Розалинда вышла из ступора, когда Цетон бережно поднял мать, взяв, как подобает джентльмену, даму за руку, улыбнулся Алине, которая теперь прижималась, как приклеенная, к матери. Вскоре он без труда добился встречи с главврачом, и с ним повторилась такая же история, как в Питере, когда Цетон успел подделать уже и эти документы, Розалинда и не пыталась помыслить. Тем не менее, хотя все казалось улаженным, Цетон, казалось, куда-то торопился, мать и Алина пугливо цеплялись за него с разных сторон, пока он вел их до машины, Розалинда гордо и независимо с тайной озлобленностью вышагивала впереди, ожидая вскоре пока персонально ей не отрыли дверь. В салоне пришлось потесниться, в багажнике от того намного больше вещей не стало, сопоставив эти факты, Розалинда сочла необходимым сообщить:

- Мам, знаешь… Сегодня пришли приставы и опечатали твою квартиру, сказав, что не выплачен кредит, два миллиона долг… Что это было? Ты как? Можешь рассказать, что произошло за текущее время?

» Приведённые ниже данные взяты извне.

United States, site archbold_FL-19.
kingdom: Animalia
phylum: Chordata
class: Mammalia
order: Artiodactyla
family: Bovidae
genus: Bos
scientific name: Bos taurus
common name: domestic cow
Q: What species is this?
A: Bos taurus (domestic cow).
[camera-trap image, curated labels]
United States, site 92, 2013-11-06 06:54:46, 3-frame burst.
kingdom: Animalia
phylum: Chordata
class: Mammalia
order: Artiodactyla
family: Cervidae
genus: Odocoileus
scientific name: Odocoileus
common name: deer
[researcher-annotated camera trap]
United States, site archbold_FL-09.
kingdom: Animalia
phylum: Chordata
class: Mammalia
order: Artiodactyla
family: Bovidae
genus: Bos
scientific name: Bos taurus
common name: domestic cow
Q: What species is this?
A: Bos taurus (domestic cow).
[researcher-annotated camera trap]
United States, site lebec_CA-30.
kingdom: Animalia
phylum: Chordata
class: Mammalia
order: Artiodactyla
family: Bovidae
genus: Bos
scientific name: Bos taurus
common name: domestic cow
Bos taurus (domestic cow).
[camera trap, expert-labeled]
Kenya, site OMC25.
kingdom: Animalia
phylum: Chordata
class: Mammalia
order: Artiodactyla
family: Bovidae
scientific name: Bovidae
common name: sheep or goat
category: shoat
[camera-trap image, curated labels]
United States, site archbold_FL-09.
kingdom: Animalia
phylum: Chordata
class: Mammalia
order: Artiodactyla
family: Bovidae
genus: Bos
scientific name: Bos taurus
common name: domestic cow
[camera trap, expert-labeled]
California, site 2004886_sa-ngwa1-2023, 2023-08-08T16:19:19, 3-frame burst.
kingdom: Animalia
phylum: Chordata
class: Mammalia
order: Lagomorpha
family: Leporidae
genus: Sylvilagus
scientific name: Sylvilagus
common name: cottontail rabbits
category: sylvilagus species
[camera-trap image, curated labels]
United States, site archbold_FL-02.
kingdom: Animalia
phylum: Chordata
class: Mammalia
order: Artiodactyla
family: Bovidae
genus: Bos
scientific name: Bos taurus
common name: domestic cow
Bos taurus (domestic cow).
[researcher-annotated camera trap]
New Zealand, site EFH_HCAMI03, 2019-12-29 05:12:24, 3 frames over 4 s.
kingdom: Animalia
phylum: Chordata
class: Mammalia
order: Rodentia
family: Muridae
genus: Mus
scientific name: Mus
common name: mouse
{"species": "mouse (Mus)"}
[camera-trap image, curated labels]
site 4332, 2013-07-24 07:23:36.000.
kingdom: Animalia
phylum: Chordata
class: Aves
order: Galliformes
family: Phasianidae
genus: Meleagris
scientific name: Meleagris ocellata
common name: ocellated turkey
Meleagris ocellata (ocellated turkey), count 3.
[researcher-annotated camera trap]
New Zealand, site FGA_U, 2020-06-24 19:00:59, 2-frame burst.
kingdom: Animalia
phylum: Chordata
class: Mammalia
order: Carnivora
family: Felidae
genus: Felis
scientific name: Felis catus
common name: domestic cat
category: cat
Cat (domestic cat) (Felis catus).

- Что это у тебя в руках?… - вместо ответа оказался прикованным взгляд матери к плюшевому мишке, которого Розалинда не выпускала из рук, с тех пор как они оказались за дверью без права вернуться. В какой-то мере она прикрывала игрушкой револьвер, тяжелым камнем оттягивавший внутренний карман, в какой-то мере ее не отпускали полусентиментальные, полутрагические воспоминания о прошедшем… Что ж, Алина так Алина теперь вместо нее, мать всегда была слабой и впечатлительной, кажется, только благодаря некому подлецу Григорию она смогла построить свой бизнес, просуществовавший сравнительно недолго. Не услышав ответа от Розалинды, женщина, задумчивой утомленностью уходя вглубь сиденья, отозвалась, ссутулившись:

- Только сегодня? Надо же… Я считала, что уже давно… Но все это мелочи, главное, что Алина теперь с нами, она же останется с нами?

- Да, мама, все в порядке, - отозвалась глухо Розалинда.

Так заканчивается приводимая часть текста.